Surviving Cancer - Planted Not Buried

Updated: Aug 31, 2021

Guest blog from breast cancer survivor, founder of Love of Literacy, teacher, sister, mother and inspiration for us all - Katie Murray

Katie supported her cancer treatment with a number of lifestyle and nutritional practises to help her body heal itself. She documented her healing journey via instagram @1day_2019 and used writing and poetry as a way to help her mentally through that difficult time.

This guest blog is part of her reflection on that healing process. We hope it inspires and encourages you are much as it does us...

This is about the power of our thoughts to heal us - it explores the powerful relationship between my thoughts and Nature's cycles; I used the cycles of the earth to renew myself with hope and heal. Inspired by Spring!
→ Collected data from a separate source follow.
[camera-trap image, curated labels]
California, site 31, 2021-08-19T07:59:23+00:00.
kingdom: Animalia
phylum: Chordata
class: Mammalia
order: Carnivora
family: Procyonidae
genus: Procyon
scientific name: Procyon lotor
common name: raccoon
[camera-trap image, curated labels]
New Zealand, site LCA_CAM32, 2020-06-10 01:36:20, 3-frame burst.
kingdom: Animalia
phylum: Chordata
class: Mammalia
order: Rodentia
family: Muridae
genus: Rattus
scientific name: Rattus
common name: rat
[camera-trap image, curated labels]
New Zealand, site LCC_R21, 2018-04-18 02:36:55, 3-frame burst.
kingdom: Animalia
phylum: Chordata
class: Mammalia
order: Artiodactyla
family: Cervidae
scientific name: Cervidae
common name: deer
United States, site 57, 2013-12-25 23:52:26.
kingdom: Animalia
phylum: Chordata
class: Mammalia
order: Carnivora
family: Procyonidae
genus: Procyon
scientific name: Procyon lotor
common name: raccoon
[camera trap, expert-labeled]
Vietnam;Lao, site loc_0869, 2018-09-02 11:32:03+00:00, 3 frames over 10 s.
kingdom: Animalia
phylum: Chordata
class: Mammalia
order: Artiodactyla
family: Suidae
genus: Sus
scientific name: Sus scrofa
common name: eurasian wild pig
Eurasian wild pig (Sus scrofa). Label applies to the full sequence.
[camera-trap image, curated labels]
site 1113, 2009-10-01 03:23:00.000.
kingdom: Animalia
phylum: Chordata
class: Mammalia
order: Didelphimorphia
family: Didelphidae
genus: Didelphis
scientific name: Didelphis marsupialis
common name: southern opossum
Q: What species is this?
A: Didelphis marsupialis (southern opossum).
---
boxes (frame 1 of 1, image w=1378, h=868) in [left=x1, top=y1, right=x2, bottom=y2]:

“It is Spring again. The earth is like a child that knows poems by heart.”
― Rainer Maria Rilke.

Planted, not buried.

After the brutal winter of chemotherapy, last Spring was almost a shock to see. I wasn’t ready for it; there was a hazy sense in my mind that Spring would not come. I had broken the cycle. But of course, that’s not possible. And I celebrate the earth for that. I remember the utter joy shocking pink as tulips emerged, with me. I’m just like you, I thought to the tulips. I was buried like you under the ground, invisible even to myself. But I was planted, not buried.

I remember last winter planting my bulbs in the cold soil. I remember the feeling of earth in between my fingers. The promise it held for me. I don’t remember what I wore - in the summer I love to garden in bare feet - I don’t remember if I felt the cold, the memory is a loving one, tinged with a yellow hue and there is a feeling of basking and having time but maybe that came from the fact that I was incanting time and Mother Nature, talking to my bulbs and the rugged earth while I laid them softly inside the small holes I dug with my fingers. I buried my bulbs and I planted my hopes in the winter ground. A chant in my head, I am planted not buried. Planted not buried. I remember distinctly feeling such comfort from my own thoughts, my words pure love. Honey for the heart.

I remember sitting amongst the blossom and feeling the same cycle, the push and the pull of the earth and the motion we all hum to. The little boys were outside, sat on the ground next to the pond, painting stones. I sat with them and felt for the first time since my cancer diagnosis that I was safe to be with them, in that I could enjoy their company and not be silently screeching through my own head. I don’t remember if I had words of comfort for myself. I hope I did. I am learning to give those words of comfort to myself now. I am grateful now. Hungry for my own love. My own words have become a life line; the rope, the heaving haul of self across stones and furrowed earth. I am planted, not buried. Planted not buried.

The bluebells are still to come. And the cherry blossom, and that is a comforting thought. The cherry blossoms and the tiny ornamental magnolia tree we uprooted from our neighbour’s garden to have as our wedding tree – they too wait for the comfort of spring to be well and truly underway before making their entrance. Closely followed by the majestic and gnarled lilac tree, which I have a real soft spot for. Mainly because I look at it through the little boys’ bedroom window and I am always my lightest self when I am in their room, getting lost in The Hobbit or picking up odd socks. Planted, not buried.

We sweep away winter’s debris and I hear the earth calling to my fingers, the thrum of readied earth, the relief that winter is behind us; woody bits of dead fall away easily. And it is a joy, really one of the highest joys, be here, to be here with you in our small garden waking up the earth, next to the unfurling fern, with nothing in my hands but gratitude and dirt – it is the highest joy. There’s palpable relief within the scattering of warm leaves now. The garden breathes deeper. And I want to too. With you here with me in the garden, there is nothing in between my fingers but love and the warm dark earth. And I hear it on the breeze, we are planted, not buried.